• Instructions for the task:
Quote the material exactly from the line that contains "Is white uniform" through its last line. Any pictures are to be left out.

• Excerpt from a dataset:
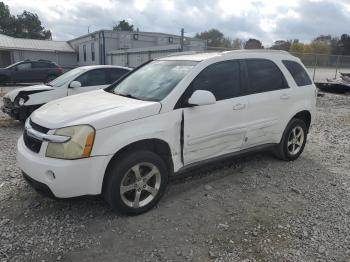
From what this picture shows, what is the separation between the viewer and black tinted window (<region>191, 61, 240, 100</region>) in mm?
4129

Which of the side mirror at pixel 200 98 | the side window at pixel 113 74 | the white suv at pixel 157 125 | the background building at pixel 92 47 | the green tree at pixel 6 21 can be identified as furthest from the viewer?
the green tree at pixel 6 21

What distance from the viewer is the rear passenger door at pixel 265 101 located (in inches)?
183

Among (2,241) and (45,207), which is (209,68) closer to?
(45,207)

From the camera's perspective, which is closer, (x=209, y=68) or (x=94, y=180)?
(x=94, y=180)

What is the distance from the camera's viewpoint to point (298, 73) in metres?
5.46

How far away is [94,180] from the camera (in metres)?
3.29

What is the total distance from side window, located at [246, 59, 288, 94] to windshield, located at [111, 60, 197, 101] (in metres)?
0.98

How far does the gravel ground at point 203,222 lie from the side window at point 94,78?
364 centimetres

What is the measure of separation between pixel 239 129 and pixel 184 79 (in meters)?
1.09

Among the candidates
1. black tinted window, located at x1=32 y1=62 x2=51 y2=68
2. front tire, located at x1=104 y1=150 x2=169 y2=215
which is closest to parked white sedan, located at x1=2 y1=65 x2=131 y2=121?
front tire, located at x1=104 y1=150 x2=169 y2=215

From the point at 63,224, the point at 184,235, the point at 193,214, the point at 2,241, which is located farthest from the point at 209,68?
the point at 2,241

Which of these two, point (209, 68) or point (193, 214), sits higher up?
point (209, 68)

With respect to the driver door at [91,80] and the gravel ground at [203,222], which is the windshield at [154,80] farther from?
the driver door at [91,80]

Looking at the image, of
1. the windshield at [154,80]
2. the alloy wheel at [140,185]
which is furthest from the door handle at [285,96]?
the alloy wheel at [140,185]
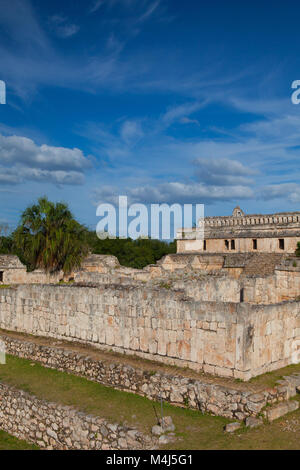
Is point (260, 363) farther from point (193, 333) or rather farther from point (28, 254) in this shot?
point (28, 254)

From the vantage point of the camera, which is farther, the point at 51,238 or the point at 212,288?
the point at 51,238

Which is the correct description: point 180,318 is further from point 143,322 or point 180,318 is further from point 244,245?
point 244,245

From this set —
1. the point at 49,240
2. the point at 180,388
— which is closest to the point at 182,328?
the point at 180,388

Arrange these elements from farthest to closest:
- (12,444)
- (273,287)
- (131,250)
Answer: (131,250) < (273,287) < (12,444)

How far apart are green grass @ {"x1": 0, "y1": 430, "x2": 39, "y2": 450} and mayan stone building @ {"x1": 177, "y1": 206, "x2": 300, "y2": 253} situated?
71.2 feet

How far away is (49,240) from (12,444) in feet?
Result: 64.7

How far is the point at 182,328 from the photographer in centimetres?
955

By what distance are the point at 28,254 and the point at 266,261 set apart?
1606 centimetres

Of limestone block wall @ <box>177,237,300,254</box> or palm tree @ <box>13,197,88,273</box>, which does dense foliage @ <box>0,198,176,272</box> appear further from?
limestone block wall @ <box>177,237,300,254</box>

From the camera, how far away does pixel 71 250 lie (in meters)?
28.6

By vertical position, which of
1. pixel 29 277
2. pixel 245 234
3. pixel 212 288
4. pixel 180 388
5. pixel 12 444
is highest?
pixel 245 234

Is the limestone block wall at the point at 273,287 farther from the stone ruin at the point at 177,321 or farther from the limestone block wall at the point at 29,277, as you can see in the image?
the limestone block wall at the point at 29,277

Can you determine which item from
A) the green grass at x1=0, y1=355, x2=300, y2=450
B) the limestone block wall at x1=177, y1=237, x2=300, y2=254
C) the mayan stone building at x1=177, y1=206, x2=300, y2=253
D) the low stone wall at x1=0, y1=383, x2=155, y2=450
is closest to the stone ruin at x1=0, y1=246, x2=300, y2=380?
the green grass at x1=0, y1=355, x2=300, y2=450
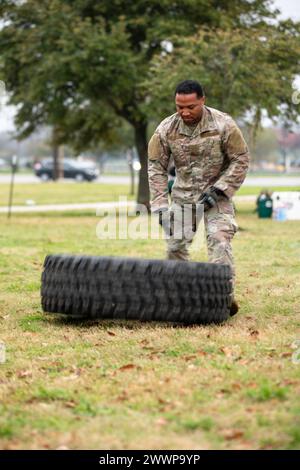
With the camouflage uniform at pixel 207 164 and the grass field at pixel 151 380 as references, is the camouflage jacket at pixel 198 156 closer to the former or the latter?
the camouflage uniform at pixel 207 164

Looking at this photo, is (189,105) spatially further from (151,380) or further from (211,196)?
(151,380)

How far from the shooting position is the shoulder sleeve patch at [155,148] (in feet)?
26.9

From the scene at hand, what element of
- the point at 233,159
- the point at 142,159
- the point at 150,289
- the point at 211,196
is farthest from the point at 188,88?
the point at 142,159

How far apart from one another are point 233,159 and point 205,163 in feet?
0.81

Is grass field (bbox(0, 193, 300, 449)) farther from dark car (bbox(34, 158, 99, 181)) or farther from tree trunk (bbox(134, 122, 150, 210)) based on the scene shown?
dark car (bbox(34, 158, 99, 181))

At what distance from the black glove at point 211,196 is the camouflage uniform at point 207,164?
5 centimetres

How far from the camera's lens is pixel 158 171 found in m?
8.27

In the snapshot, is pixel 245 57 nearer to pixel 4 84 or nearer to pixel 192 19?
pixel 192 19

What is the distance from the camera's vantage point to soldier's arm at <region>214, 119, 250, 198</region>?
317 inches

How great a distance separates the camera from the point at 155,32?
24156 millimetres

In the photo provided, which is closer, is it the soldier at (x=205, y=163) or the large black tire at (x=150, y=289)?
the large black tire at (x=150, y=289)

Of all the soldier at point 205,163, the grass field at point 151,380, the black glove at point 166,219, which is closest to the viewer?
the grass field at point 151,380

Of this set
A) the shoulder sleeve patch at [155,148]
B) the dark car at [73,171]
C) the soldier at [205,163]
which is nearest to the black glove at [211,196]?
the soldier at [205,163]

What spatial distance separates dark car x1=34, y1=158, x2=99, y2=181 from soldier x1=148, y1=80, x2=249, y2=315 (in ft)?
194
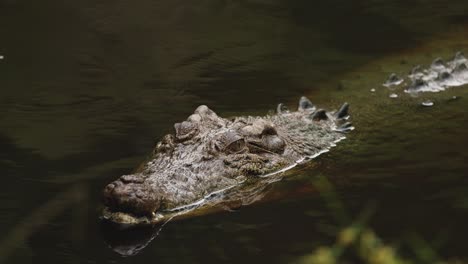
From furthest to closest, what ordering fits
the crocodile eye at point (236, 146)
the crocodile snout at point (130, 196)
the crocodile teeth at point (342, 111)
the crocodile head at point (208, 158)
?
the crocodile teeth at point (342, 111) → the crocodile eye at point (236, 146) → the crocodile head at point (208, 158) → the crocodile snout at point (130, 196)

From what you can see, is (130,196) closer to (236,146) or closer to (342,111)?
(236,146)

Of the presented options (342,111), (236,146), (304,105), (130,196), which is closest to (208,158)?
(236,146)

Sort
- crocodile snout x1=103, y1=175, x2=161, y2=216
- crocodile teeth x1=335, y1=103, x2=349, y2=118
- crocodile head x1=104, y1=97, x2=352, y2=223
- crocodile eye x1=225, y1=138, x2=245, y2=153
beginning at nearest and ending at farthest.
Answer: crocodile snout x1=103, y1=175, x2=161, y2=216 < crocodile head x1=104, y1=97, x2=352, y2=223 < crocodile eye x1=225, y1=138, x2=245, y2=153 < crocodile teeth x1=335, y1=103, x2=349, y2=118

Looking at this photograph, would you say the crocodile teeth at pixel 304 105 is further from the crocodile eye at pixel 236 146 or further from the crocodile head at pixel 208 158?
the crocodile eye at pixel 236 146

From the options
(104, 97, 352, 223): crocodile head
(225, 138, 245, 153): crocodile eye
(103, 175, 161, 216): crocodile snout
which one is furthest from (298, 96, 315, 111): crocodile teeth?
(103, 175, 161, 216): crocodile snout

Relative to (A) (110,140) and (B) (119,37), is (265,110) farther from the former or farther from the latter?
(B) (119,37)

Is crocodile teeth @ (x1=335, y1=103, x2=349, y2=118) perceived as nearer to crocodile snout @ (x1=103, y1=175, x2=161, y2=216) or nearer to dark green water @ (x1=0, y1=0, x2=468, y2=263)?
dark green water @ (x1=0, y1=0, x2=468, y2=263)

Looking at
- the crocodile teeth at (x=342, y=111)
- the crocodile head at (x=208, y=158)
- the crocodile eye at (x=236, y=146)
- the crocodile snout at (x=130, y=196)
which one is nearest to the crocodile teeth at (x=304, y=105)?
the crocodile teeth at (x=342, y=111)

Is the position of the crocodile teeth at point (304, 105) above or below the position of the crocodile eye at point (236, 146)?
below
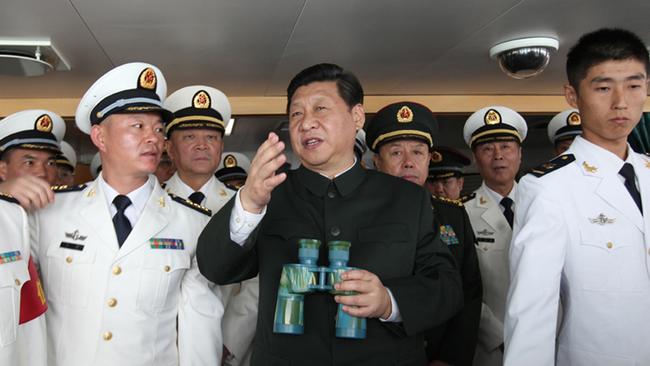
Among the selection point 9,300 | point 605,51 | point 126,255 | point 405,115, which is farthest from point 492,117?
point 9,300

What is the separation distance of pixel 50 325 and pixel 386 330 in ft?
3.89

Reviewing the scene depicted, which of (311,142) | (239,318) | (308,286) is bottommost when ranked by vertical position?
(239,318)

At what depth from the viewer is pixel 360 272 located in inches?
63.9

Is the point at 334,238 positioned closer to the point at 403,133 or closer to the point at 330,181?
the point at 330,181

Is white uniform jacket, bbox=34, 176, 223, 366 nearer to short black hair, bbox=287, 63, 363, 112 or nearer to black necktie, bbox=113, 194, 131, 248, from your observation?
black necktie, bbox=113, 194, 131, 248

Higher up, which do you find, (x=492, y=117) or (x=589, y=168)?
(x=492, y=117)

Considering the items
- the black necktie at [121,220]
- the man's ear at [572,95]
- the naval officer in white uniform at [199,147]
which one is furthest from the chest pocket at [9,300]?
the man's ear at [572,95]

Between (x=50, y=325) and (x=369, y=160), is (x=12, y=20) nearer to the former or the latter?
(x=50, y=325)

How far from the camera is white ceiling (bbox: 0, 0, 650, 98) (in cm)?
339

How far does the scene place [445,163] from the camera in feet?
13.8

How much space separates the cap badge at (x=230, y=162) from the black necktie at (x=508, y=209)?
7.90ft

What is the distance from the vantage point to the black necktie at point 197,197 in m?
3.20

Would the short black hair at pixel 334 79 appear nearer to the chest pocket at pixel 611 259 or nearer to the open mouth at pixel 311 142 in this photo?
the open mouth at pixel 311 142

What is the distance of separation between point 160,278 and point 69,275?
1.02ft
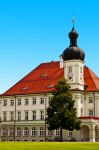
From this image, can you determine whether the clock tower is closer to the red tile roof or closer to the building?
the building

• Response to this exercise:
Is white uniform jacket, bbox=34, 176, 223, 366 nearer to short black hair, bbox=287, 63, 363, 112 or nearer to black necktie, bbox=113, 194, 131, 248, from your observation?
black necktie, bbox=113, 194, 131, 248

Higher up, which do you find, (x=492, y=117) or (x=589, y=168)?
(x=492, y=117)

Considering the items
- the black necktie at [121,220]
- the man's ear at [572,95]
- the naval officer in white uniform at [199,147]
which one is furthest from the chest pocket at [9,300]?
the man's ear at [572,95]

Between (x=50, y=325) and (x=369, y=160), is (x=12, y=20) nearer to the former or the latter?
(x=50, y=325)

How far from the camera is white ceiling (bbox: 0, 0, 650, 98) (in cm)?
339

How far does the scene place [445,163] from the camera in feet?
13.8

How much space separates the cap badge at (x=230, y=162) from the black necktie at (x=508, y=209)?
7.90ft

What is the distance from the vantage point to the black necktie at point 197,197 in m?
3.20

Would the short black hair at pixel 334 79 appear nearer to the chest pocket at pixel 611 259 or nearer to the open mouth at pixel 311 142 in this photo?
the open mouth at pixel 311 142

What is the distance of separation between point 160,278 and point 69,275?
1.02ft
From this image, can you determine whether the clock tower is closer to the red tile roof or closer to the building?
the building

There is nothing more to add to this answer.